▶ Given text:

Chapter 38 Exercises: Deepfakes, Computational Propaganda, and Influence Operations


Comprehension Exercises

Exercise 38.1 — The Liar's Dividend

Chesney and Citron's "liar's dividend" concept describes a counter-intuitive way that deepfake technology threatens democratic accountability — not by producing convincing fakes, but by enabling the dismissal of authentic footage.

(a) Explain the liar's dividend in your own words. What makes it strategically valuable compared to simply producing a deepfake?

(b) Identify two specific examples from the chapter where the liar's dividend was invoked — one involving state-level documentation of misconduct, and one involving a domestic political case. For each, explain how the liar's dividend operated and what its political effect was.

(c) The liar's dividend works partly through an asymmetry between creating doubt and establishing truth. Explain that asymmetry. Why is raising a doubt cheaper, epistemically and argumentatively, than establishing a fact? What implications does this have for accountability journalism in the deepfake era?


Exercise 38.2 — Taxonomy of Synthetic Media Threats

The chapter identifies four categories of deepfake threat: identity theft deepfakes, non-consensual intimate imagery (NCII), political manipulation deepfakes, and fraud deepfakes.

(a) For each category, briefly describe the mechanism (what is produced, who is targeted, what effect is sought).

(b) The chapter argues that the greatest propaganda threat comes from combining deepfake capability with computational amplification, targeting, and liar's dividend exploitation — not from sophisticated individual deepfakes. Explain this argument. Do you find it persuasive? What evidence does the chapter offer in support?

(c) The chapter notes that NCII deepfakes are the most prevalent by volume but are not the primary propaganda focus. However, it argues they are relevant to the information environment in two ways. What are those two ways? Do you agree that NCII deepfakes should be considered within the propaganda framework, or is this category categorically distinct?


Exercise 38.3 — The Gabon Case as Analytical Test

The 2019 Gabon President video is described as a case where "the resolution of the authenticity question remains genuinely contested."

(a) Explain why the chapter identifies this case as significant for propaganda analysis even though the authenticity question is unresolved.

(b) If the video was authentic (genuine footage of Ali Bongo recovering from a stroke), what does the episode demonstrate about the liar's dividend? If the video was in fact a deepfake, what does it demonstrate about the use of synthetic media by state actors?

(c) The chapter notes that "the deepfake possibility was weaponized" regardless of the actual facts. What does "weaponizing a possibility" mean in a propaganda context? How does this differ from deploying a claim that is known to be true or false?


Application Exercises

Exercise 38.4 — Comparing Influence Operation Models

The chapter contrasts the Russian Internet Research Agency's approach with the Chinese Spamouflage model.

(a) Create a comparison table with at least six criteria (e.g., primary method, scale, target audiences, content strategy, personnel intensity, primary objective). For each criterion, describe how the IRA and Spamouflage differ.

(b) The chapter notes that Spamouflage "shows limited evidence of successfully shifting public opinion" but continues to operate. What alternative success criteria might explain this continued operation? What does this suggest about the definition of a "successful" influence operation?

▶ Detection annotation listing:
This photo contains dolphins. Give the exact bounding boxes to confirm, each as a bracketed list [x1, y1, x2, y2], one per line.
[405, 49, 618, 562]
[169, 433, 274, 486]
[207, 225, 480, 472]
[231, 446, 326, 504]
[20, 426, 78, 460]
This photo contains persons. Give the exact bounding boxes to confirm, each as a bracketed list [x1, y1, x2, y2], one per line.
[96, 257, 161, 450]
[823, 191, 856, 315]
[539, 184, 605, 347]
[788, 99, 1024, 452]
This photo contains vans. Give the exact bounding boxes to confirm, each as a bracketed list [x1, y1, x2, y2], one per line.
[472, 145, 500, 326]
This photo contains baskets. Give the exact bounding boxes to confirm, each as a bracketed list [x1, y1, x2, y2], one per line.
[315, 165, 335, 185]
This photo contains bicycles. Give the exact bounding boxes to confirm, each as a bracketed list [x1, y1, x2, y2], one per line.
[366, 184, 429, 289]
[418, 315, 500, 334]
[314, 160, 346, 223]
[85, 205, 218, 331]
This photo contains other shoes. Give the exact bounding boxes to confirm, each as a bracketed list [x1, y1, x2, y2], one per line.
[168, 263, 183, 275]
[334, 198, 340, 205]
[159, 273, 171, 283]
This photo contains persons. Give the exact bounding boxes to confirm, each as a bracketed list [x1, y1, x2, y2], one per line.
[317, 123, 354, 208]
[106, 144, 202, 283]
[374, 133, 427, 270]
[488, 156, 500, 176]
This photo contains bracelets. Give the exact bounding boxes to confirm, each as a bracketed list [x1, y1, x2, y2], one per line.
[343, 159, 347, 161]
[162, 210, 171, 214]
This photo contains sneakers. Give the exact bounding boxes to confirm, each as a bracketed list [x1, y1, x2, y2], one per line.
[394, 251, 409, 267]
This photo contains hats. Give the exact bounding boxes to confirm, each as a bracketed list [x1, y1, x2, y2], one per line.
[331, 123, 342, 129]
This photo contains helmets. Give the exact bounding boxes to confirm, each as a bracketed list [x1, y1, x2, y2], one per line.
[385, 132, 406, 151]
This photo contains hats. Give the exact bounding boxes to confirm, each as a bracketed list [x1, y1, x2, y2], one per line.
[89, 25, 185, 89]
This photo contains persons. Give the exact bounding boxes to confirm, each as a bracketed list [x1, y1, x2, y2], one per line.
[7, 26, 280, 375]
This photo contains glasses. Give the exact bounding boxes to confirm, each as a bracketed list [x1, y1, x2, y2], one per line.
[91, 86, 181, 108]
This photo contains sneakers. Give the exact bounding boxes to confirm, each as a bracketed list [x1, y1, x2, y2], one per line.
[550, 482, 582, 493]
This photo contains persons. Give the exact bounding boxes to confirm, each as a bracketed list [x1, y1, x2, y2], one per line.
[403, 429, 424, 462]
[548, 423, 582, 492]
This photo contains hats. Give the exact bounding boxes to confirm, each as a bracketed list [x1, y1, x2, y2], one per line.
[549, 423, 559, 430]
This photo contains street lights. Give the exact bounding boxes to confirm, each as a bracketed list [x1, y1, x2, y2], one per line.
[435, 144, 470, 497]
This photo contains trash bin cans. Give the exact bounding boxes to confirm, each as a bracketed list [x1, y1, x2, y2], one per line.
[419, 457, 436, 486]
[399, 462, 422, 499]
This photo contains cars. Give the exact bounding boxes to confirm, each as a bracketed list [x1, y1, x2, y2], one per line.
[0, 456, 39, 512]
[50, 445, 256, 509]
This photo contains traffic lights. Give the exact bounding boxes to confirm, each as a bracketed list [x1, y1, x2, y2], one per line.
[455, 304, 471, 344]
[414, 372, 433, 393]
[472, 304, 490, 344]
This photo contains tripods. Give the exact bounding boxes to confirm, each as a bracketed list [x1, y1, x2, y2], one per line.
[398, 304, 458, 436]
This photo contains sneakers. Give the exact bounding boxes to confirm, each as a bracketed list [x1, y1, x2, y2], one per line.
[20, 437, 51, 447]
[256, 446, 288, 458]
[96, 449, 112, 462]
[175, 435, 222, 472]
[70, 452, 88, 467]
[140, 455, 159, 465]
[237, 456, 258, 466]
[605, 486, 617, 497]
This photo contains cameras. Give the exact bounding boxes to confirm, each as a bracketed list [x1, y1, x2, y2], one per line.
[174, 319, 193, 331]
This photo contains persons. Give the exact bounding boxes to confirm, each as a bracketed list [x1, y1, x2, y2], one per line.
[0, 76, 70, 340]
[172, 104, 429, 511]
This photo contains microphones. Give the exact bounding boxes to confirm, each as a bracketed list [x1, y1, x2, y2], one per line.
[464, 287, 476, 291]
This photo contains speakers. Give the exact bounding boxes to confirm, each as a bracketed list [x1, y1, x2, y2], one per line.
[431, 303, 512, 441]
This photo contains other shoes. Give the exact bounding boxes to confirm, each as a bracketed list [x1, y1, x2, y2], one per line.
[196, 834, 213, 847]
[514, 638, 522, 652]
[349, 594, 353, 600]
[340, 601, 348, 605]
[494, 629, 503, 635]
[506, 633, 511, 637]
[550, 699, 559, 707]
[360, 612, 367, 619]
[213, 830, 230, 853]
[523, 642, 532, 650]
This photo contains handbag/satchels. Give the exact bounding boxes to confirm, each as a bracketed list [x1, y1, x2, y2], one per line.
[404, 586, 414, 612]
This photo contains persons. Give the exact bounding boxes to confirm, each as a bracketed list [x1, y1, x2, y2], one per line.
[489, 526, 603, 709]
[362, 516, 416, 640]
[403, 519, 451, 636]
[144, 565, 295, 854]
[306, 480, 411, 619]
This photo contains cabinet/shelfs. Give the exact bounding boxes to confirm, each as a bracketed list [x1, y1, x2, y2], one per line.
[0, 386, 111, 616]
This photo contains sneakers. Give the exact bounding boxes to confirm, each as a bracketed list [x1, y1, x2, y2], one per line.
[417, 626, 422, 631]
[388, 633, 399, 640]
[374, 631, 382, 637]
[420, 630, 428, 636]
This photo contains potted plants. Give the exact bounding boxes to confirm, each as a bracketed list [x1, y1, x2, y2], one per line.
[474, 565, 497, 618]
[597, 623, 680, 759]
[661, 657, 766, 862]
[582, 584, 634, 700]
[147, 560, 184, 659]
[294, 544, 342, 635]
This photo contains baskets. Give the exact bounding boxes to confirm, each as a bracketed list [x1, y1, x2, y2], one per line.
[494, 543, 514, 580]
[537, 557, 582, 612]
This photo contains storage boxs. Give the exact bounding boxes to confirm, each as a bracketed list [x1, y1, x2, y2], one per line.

▶ Exercises to complete:
• a. In two sentences, what do the deepfakes chapter exercises cover?
• b. Can you carry on the deepfakes chapter exercises from the point where they stop?
The listing has no connection to the deepfakes chapter exercises.

▶ Answers to the tasks:
• a. The comprehension exercises ask readers to explain Chesney and Citron's "liar's dividend," examine four categories of deepfake threat, and analyze the 2019 Gabon President video, whose authenticity remains contested. The application exercises then compare the Russian Internet Research Agency's approach with the Chinese Spamouflage model, including why Spamouflage keeps operating despite limited evidence that it shifts public opinion.

• b.
(c) Ingrid Larsen observes that Nordic researchers have found that takedown reports undercount actual activity, and that the operational intent may not be to escape detection but to "operate at a scale where what gets caught doesn't significantly reduce the overall effect." Explain this observation. What model of influence operation success does it imply? How does it differ from a model focused on specific narrative goals?


Exercise 38.5 — Platform Transparency Reports: Reading the Evidence

Meta, Twitter, and YouTube have published Coordinated Inauthentic Behavior (CIB) transparency reports.

(a) Locate Meta's most recent available CIB transparency report (the Graphika or Stanford Internet Observatory website maintains archives). Identify one specific influence operation described in the report. For that operation, describe: (i) the attributed origin; (ii) the target audience; (iii) the primary platforms used; (iv) the content themes; (v) the approximate scale (number of accounts/pages removed).

(b) What does the report tell you about how this operation was detected? What signals or patterns allowed the platform to identify coordinated behavior?

(c) The chapter identifies limitations in what CIB transparency reports reveal and conceal. For the operation you analyzed, identify at least two things the report cannot tell you — information that would be necessary for a complete analysis of the operation's intent and effect, but that the report does not provide.


Exercise 38.6 — Detection and Authentication Comparison

The chapter describes two distinct approaches to the deepfake problem: detection (identifying fakes) and authentication (verifying authentic content).

(a) For each approach, identify: (i) the basic mechanism; (ii) two specific methods or tools; (iii) a key limitation.

(b) The chapter argues that detection is "a losing race." Explain the structural reason for this claim. Is this a claim about current technology or about the fundamental dynamics of the generator-detector relationship?

(c) The authentication approach (C2PA, watermarking) is limited by adoption. What would be required for widespread adoption, and what actors — platform, hardware manufacturers, governments, users — would need to cooperate for authentication infrastructure to become effective? What structural barriers might prevent that cooperation?


Exercise 38.7 — The Slovak Election Deepfake: Timing as Weapon

The 2023 Slovak election deepfake was distributed two days before the election, during the electoral blackout period.

(a) Explain why the electoral blackout period was operationally significant for the influence operation. What does this specific timing reveal about the operational sophistication of the deployers?

(b) The fact-checking organizations identified the deepfake within hours. But the chapter indicates that identification did not neutralize the effect. Why? What does this tell us about the relationship between rapid debunking and actual information environment outcomes?

(c) Design a specific intervention that could reduce the effectiveness of the "deploy during blackout period" strategy. Your intervention should be realistic — it should not require resources or infrastructure that democratic governments currently lack. Consider regulatory, technical, and educational approaches.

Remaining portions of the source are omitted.